Lors de la séance du Conseil Général, lundi 26 mars, des conseillers généraux ont évoqué la « délocalisation » du collège Jean Moulin, qui pourrait impliquer la construction d’un nouvel établissement sur l’agglomération. Avant toute opération de ce genre, la FSU 28 pense qu’une nouvelle sectorisation est indispensable au regard de plusieurs établissements en sous-effectif.

Lors du dernier CDEN, le Conseil Général a transmis une note sur la situation départementale. On y apprend que les collèges de Châteauneuf, Nogent le Roi, Auneau, Illiers-Combray, Courville, Voves et Bonneval devraient faire l’objet de modifications de secteurs pour des raisons d’effectifs ou de changement de communauté de communes (problèmes de financement des transports). Sur Châteaudun, la démographie scolaire peu dynamique pose la question de l’avenir des trois collèges. Nous connaissions toutes ces situations depuis longtemps et nous sommes inquiets sur la façon de faire et sur les intentions du Conseil Général qui, dans ce domaine, ne vont pas toujours dans le sens de l’intérêt général.

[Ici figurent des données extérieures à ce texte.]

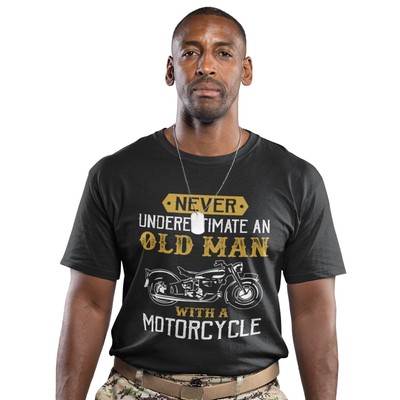 T Shirt Funny Gift Dad Bike Biker Tee 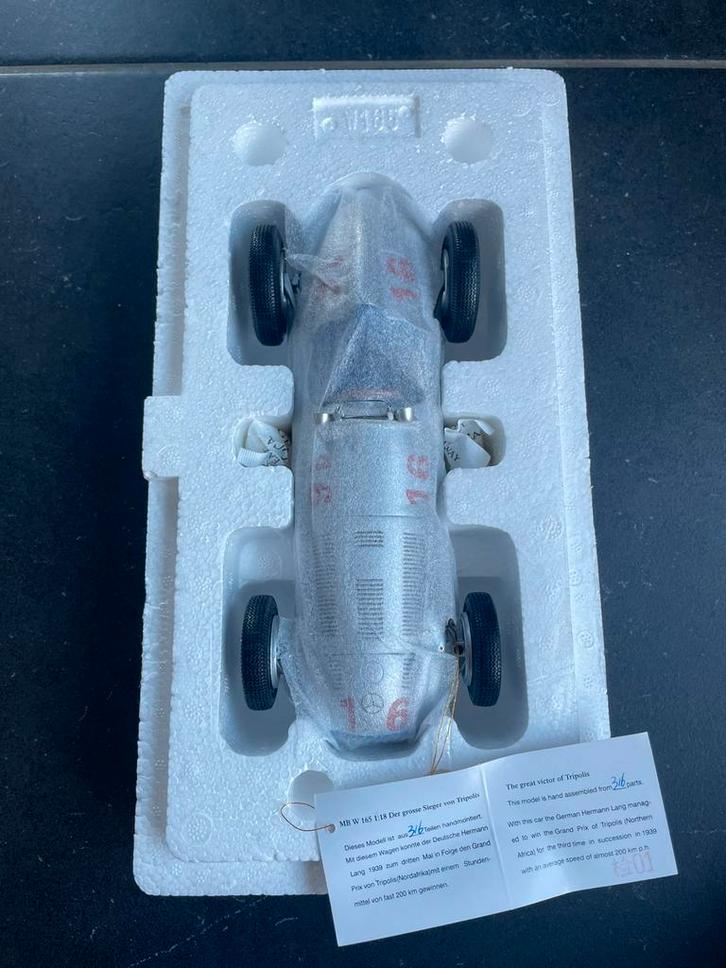 CMC 1/18 Mercedes-Benz W165 #2 Lang 1er GP Tripoli 1939, Hobby & Loisirs créatifs, Voitures miniatures | 1:18, Neuf, Voiture, Autres marques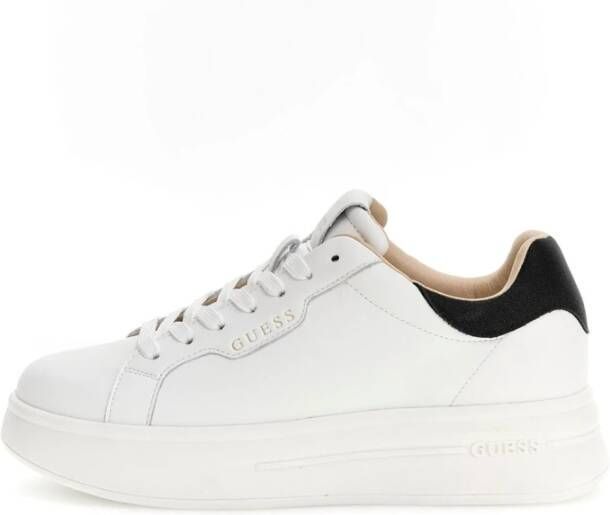 Guess Witte Sneakers van PU Leer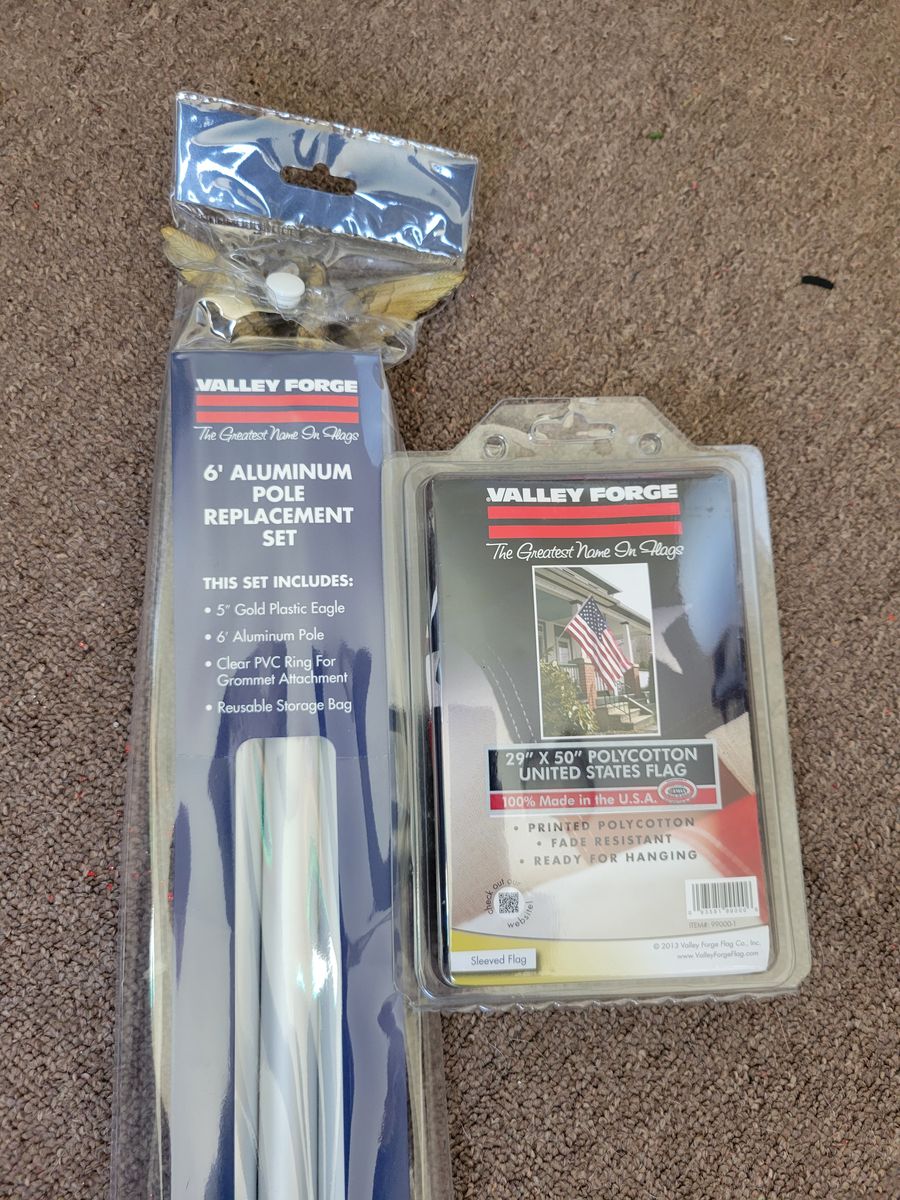 Flags and flagpole inventory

Malgré le discours ministériel de ces dernières années, la carte scolaire des collèges ne disparaîtra pas. Elle est, bien au contraire, plus que jamais d’actualité.

Dans ce contexte, la FSU 28 revendique les principes suivants :


- Une sectorisation globale et pérenne pour les années futures,

  • La garantie d’une mixité sociale, élément déterminant de la sectorisation,

    - La proximité entre les établissements et leur secteur de recrutement,

    - Des collèges à effectifs compris entre 500 et 600 élèves au maximum,

    - Une communication auprès des familles bien en amont de la rentrée scolaire, assumée par le Conseil Général qui doit en assurer une bonne diffusion,

    - La garantie d’un transport collectif gratuit pour les déplacements des élèves qui doivent être les plus courts possible,

    - Le respect de l’équilibre des effectifs entre les établissements dans les agglomérations.

    Nous affirmons que la sectorisation des collèges devrait être une compétence de l’Etat. Une fois de plus, nous constatons que l’intérêt particulier prime sur l’intérêt général et, sur cet aspect comme sur certains autres, rend la décentralisation néfaste pour le service public d’éducation.